[Saved entries]
"""
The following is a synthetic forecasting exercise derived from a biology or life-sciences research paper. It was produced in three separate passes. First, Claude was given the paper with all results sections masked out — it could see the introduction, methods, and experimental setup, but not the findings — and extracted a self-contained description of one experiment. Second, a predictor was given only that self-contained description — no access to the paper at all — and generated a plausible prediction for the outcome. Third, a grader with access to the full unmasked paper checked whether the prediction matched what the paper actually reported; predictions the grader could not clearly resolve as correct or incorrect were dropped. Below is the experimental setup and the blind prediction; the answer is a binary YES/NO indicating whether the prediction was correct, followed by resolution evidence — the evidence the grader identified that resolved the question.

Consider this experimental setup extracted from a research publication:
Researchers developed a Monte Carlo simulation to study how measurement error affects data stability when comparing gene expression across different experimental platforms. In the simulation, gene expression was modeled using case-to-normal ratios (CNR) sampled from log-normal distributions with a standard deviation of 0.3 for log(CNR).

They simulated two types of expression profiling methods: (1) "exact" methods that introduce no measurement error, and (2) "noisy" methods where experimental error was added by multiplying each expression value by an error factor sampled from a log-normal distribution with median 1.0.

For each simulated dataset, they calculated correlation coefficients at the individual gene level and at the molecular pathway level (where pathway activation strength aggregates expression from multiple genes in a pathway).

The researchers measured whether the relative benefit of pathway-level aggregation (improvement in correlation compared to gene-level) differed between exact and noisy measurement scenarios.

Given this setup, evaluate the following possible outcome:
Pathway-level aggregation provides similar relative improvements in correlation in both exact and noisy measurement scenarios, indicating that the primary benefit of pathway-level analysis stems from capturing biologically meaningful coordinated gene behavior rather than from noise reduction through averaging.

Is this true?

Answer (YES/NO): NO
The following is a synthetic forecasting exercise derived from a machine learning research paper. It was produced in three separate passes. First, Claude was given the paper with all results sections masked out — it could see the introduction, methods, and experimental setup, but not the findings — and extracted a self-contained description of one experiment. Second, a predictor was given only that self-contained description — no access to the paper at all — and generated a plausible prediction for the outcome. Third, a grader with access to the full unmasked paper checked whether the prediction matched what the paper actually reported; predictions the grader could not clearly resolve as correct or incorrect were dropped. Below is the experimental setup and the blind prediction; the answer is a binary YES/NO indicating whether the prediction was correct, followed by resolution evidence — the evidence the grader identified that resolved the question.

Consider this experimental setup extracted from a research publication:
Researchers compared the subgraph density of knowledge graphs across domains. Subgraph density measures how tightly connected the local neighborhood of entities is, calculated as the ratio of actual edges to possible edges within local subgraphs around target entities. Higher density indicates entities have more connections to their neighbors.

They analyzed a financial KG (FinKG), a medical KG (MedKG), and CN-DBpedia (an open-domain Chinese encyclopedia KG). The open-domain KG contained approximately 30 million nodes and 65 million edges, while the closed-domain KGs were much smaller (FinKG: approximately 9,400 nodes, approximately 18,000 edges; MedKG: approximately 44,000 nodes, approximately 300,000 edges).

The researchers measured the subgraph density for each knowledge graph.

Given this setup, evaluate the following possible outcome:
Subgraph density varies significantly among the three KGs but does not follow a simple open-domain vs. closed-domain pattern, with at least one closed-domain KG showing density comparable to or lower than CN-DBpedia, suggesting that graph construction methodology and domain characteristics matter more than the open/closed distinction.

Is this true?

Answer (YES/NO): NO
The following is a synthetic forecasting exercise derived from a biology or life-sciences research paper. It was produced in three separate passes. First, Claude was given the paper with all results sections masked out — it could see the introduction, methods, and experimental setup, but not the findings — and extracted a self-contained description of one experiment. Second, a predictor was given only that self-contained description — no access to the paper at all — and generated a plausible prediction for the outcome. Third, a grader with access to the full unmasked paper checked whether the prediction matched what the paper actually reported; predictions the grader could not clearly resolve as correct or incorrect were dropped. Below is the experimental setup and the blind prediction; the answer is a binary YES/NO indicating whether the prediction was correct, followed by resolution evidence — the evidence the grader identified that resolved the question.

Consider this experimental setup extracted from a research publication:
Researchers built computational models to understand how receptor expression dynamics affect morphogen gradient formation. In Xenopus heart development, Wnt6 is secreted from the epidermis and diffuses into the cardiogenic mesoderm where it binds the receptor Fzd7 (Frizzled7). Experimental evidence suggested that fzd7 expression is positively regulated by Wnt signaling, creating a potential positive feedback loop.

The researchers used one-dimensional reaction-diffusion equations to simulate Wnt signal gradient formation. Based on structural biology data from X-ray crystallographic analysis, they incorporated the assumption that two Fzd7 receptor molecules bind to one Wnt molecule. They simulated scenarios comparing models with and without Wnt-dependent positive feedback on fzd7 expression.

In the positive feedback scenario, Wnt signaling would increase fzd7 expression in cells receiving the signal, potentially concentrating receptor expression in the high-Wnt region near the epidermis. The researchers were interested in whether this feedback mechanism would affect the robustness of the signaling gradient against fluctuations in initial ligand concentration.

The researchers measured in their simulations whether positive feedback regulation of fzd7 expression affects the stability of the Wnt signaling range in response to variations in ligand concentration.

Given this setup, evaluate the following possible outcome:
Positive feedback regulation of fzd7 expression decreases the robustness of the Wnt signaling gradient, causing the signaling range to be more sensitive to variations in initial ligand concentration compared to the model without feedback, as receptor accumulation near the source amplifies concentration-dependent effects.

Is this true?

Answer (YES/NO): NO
"""
"""
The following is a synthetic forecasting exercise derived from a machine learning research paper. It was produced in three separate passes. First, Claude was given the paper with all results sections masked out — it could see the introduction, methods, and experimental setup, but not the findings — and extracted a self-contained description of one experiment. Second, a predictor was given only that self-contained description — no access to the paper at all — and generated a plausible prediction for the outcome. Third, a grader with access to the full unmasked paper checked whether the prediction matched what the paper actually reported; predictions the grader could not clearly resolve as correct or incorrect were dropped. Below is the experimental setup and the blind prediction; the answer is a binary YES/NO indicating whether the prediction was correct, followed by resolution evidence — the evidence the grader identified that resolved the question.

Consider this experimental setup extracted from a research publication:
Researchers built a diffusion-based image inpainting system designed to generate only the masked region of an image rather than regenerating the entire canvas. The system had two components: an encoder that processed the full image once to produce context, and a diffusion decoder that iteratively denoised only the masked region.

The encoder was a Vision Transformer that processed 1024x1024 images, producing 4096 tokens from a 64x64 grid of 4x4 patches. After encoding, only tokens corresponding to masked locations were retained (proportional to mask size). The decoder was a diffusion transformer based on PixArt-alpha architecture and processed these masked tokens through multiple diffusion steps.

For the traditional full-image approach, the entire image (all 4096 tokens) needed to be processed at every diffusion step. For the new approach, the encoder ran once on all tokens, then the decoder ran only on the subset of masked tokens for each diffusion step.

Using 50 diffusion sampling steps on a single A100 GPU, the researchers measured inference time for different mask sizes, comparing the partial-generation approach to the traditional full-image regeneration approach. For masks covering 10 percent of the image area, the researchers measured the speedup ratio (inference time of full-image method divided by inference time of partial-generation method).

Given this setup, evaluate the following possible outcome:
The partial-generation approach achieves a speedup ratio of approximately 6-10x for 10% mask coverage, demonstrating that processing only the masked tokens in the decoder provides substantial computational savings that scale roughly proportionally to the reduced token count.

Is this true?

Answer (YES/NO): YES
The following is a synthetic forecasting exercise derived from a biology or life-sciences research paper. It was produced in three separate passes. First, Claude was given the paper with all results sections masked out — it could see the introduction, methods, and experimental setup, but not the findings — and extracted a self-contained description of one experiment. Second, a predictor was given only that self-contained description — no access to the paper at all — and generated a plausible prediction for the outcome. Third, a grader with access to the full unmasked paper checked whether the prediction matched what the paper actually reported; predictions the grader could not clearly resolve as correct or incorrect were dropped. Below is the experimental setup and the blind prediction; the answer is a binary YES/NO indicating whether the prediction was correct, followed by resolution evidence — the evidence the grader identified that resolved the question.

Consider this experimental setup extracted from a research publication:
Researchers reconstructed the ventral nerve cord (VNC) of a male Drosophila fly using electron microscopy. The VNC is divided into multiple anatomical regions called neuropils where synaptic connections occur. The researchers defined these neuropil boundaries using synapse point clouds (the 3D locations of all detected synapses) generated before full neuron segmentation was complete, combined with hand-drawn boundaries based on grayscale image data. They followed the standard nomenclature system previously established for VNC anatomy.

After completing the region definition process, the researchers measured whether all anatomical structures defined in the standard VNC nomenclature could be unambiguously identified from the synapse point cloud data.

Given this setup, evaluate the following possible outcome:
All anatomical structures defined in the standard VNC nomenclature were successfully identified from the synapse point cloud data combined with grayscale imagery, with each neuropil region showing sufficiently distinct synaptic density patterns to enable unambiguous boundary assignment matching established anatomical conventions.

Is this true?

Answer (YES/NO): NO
"""
TASK REQUIREMENTS ▸ Wherever a line in the entries above holds "signaling", copy that line.

RESPONSE ▸
Researchers built computational models to understand how receptor expression dynamics affect morphogen gradient formation. In Xenopus heart development, Wnt6 is secreted from the epidermis and diffuses into the cardiogenic mesoderm where it binds the receptor Fzd7 (Frizzled7). Experimental evidence suggested that fzd7 expression is positively regulated by Wnt signaling, creating a potential positive feedback loop.
In the positive feedback scenario, Wnt signaling would increase fzd7 expression in cells receiving the signal, potentially concentrating receptor expression in the high-Wnt region near the epidermis. The researchers were interested in whether this feedback mechanism would affect the robustness of the signaling gradient against fluctuations in initial ligand concentration.
The researchers measured in their simulations whether positive feedback regulation of fzd7 expression affects the stability of the Wnt signaling range in response to variations in ligand concentration.
Positive feedback regulation of fzd7 expression decreases the robustness of the Wnt signaling gradient, causing the signaling range to be more sensitive to variations in initial ligand concentration compared to the model without feedback, as receptor accumulation near the source amplifies concentration-dependent effects.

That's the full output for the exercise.